Poesía Puertorriqueña: una reflexión (5)


Quinto de una serie de seis basada en la charla “La tradición poética puertorriqueña” dictada en  Apertura cultural. Departamento de Humanidades. Universidad Interamericana de Puerto Rico. Recinto de Aguadilla, 16 de noviembre de 1995.

 

La entrada de Puerto Rico a la Modernidad ha sido fijada de la manera más conservadora al periodo histórico que inicia en  1750. Con ello se paga una deuda simbólica con la Ilustración y el Racionalismo que tuvieron su expresión más madura en el periodo del Despotismo Ilustrado. En Puerto Rico el fenómeno iniciático se ha asociado al Reformismo Ilustrado, praxis que por reformista e ilustrada no resultó menos autoritaria. La modernización de la colonia en el siglo 18 fue una interesante imposición. La utilidad de esa presunción radica en que e facilita la inserción de nuestro país en el Relato Liberal Hegeliano dominante con cierta seguridad, a la vez que marca el triunfo de una imagen en la cual la cultura formal y académica, el papel de la gestión oficial acorde con los modelos europeos, cumplirá una función protagónica en la respuesta de la gran cuestión del siglo 19: qué somos, cómo somos y por qué somos los puertorriqueños globalmente con­siderados.

Manuel Alonso Pacheco

Desde mediados del siglo del siglo 18 hasta mediados del siglo 20, la poesía puertorriqueña se transformó en el espejo para la invención de una expresión legítima del Yo. Apoyada en el comentario o apostilla de las tradiciones locales, siempre dentro de los moldes estéticos impuestos por la tradición europea. En cierto momento, nacionalidad y europeísmo se confunden. Después de todo, la Nacionalidad es, como sugirió Pelai Pages en un comentario sobre el asunto, es el artefacto ideológico más acabado de la intelectualidad europea, equivalente al “Dios de la Modernidad”. La tradición poética puertorriqueña sólo será concebible como un gesto de la expresión europea y occidental.

Después de todo, los primeros poetas insulares, criollos, puertorriqueños o nacionales, habían tenido una formación europea porque no les quedaba otra alternativa y, en el contexto de la cultura occiden­tal, aquel continente se había constituido en un canon y estaba a la vanguardia económica, política y culturalmente hablando. El primer poeta puertorriqueño de nombre conocido Francisco Ayerra Santamaría (1630–1708), se expresa como un poeta barroco mexicano que, a la vez, actúa como censor del Virreinato en la Ciudad Capital. El primer historiador criollo resultó ser Diego de Torres Vargas (1615-1688), un experto en cánones que escribió una historia eclesiástica por petición para Gil González Dávila, autor de una Teatro Eclesiástico de las Primitivas Iglesias de las Indias Occidentales (1649). La eficacia de ser escritor y puertorriqueño se medía por la capacidad de los autores para parecer que eran otra cosa: europeos.

● **Información registrada**:
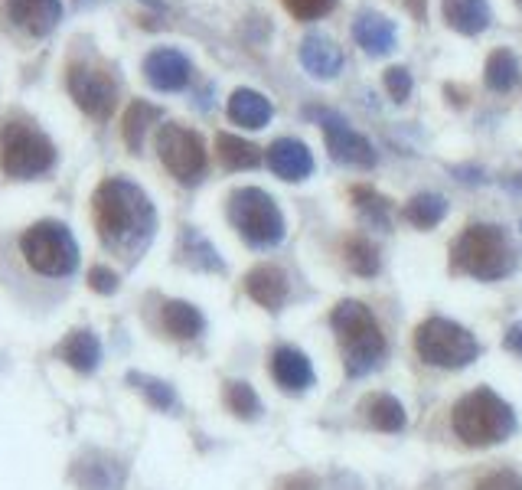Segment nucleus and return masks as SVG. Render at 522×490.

● **Requisitos**:
1. Nombre a todas las personas que aparecen con nombre propio en el texto sobre la poesía puertorriqueña.
2. Responda estas preguntas con datos del texto sobre la poesía puertorriqueña:
(a) ¿En qué año comienza el periodo histórico al que se ha fijado la entrada de Puerto Rico a la Modernidad?
(b) ¿Qué función cumple Francisco Ayerra Santamaría en la Ciudad Capital, según el texto?
(c) ¿Cuál es el título de la obra de Gil González Dávila y en qué año se publicó?
3. Transcriba el fragmento del texto sobre la poesía puertorriqueña que empieza con "Quinto de una" y sigue hasta "noviembre de 1995.".

● **Respuestas por tarea**:
1.
Manuel Alonso Pacheco
Pelai Pages
Francisco Ayerra Santamaría
Diego de Torres Vargas
Gil González Dávila

2.
(a) En 1750.
(b) Actúa como censor del Virreinato.
(c) Teatro Eclesiástico de las Primitivas Iglesias de las Indias Occidentales, de 1649.

3.
Quinto de una serie de seis basada en la charla “La tradición poética puertorriqueña” dictada en  Apertura cultural. Departamento de Humanidades. Universidad Interamericana de Puerto Rico. Recinto de Aguadilla, 16 de noviembre de 1995.